* [What you need to do]:
Keeping pictures out of the copy, restate each record word for word.

* [Supplied records]:
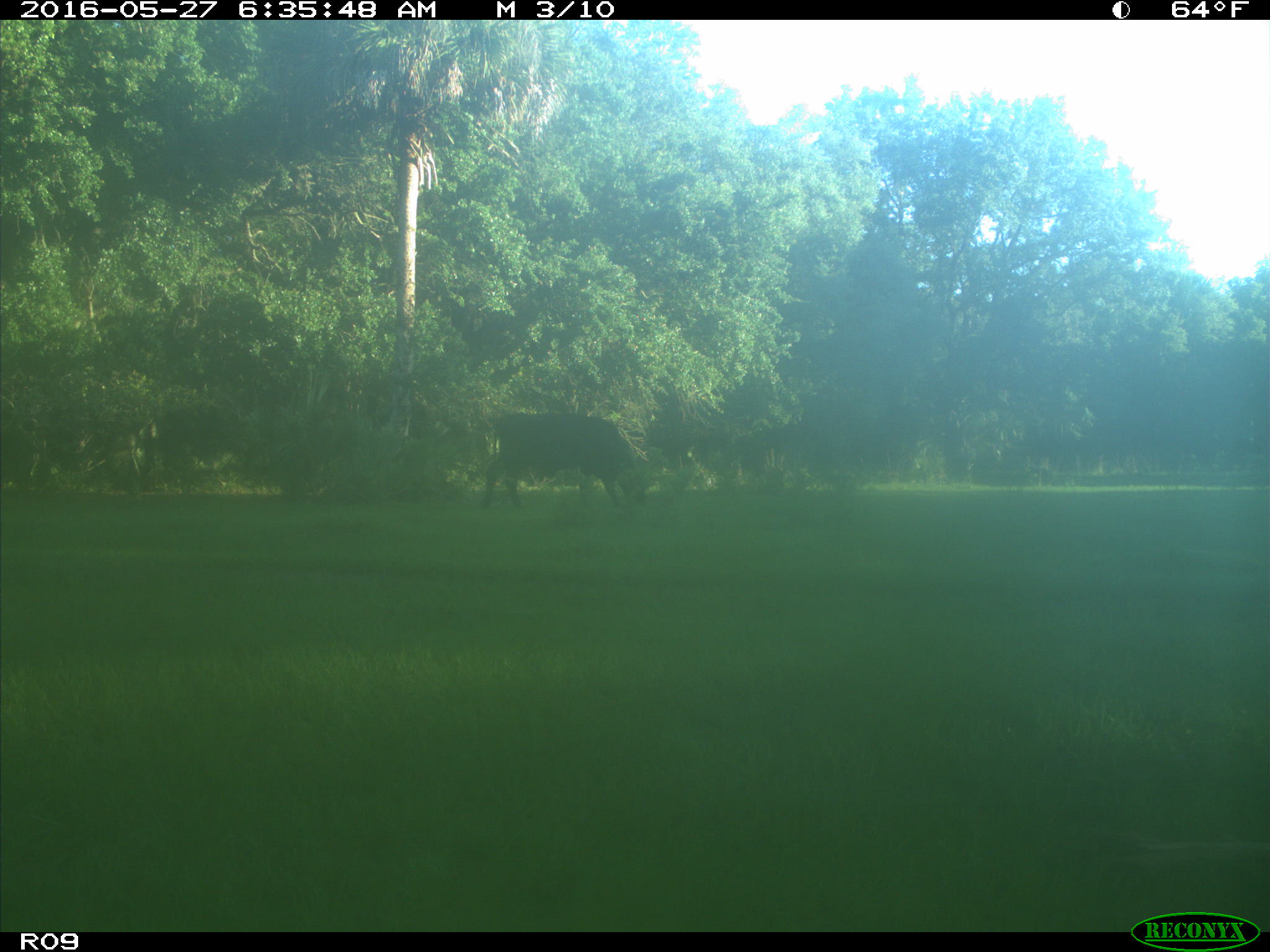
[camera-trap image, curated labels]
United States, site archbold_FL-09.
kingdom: Animalia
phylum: Chordata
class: Mammalia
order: Artiodactyla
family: Bovidae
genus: Bos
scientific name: Bos taurus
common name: domestic cow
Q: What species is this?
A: Bos taurus (domestic cow).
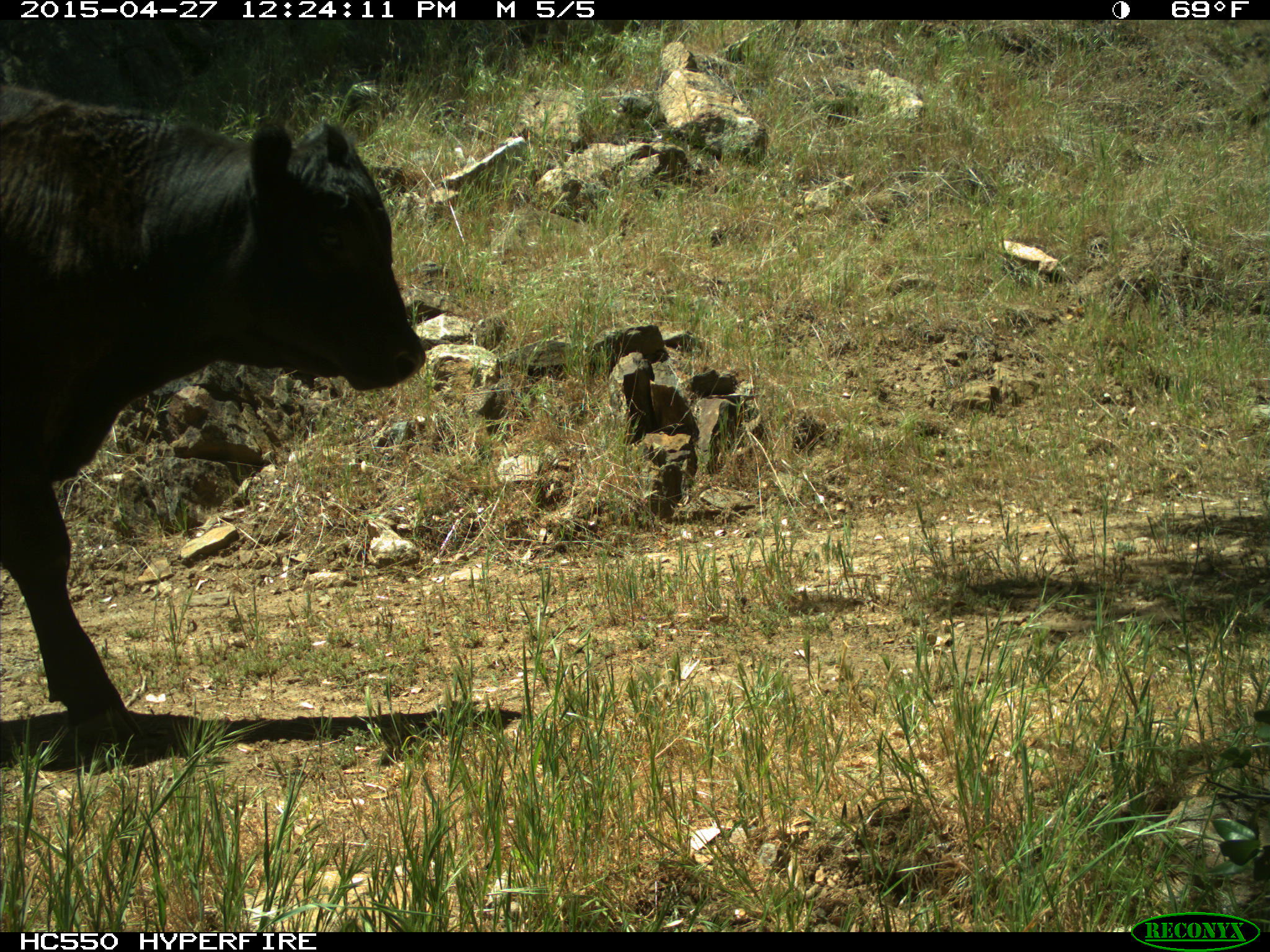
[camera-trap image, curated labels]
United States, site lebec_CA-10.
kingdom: Animalia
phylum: Chordata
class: Mammalia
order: Artiodactyla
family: Bovidae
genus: Bos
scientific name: Bos taurus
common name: domestic cow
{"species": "Bos taurus (domestic cow)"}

* [Your solution]:
[camera-trap image, curated labels]
United States, site archbold_FL-09.
kingdom: Animalia
phylum: Chordata
class: Mammalia
order: Artiodactyla
family: Bovidae
genus: Bos
scientific name: Bos taurus
common name: domestic cow
Q: What species is this?
A: Bos taurus (domestic cow).
[camera-trap image, curated labels]
United States, site lebec_CA-10.
kingdom: Animalia
phylum: Chordata
class: Mammalia
order: Artiodactyla
family: Bovidae
genus: Bos
scientific name: Bos taurus
common name: domestic cow
{"species": "Bos taurus (domestic cow)"}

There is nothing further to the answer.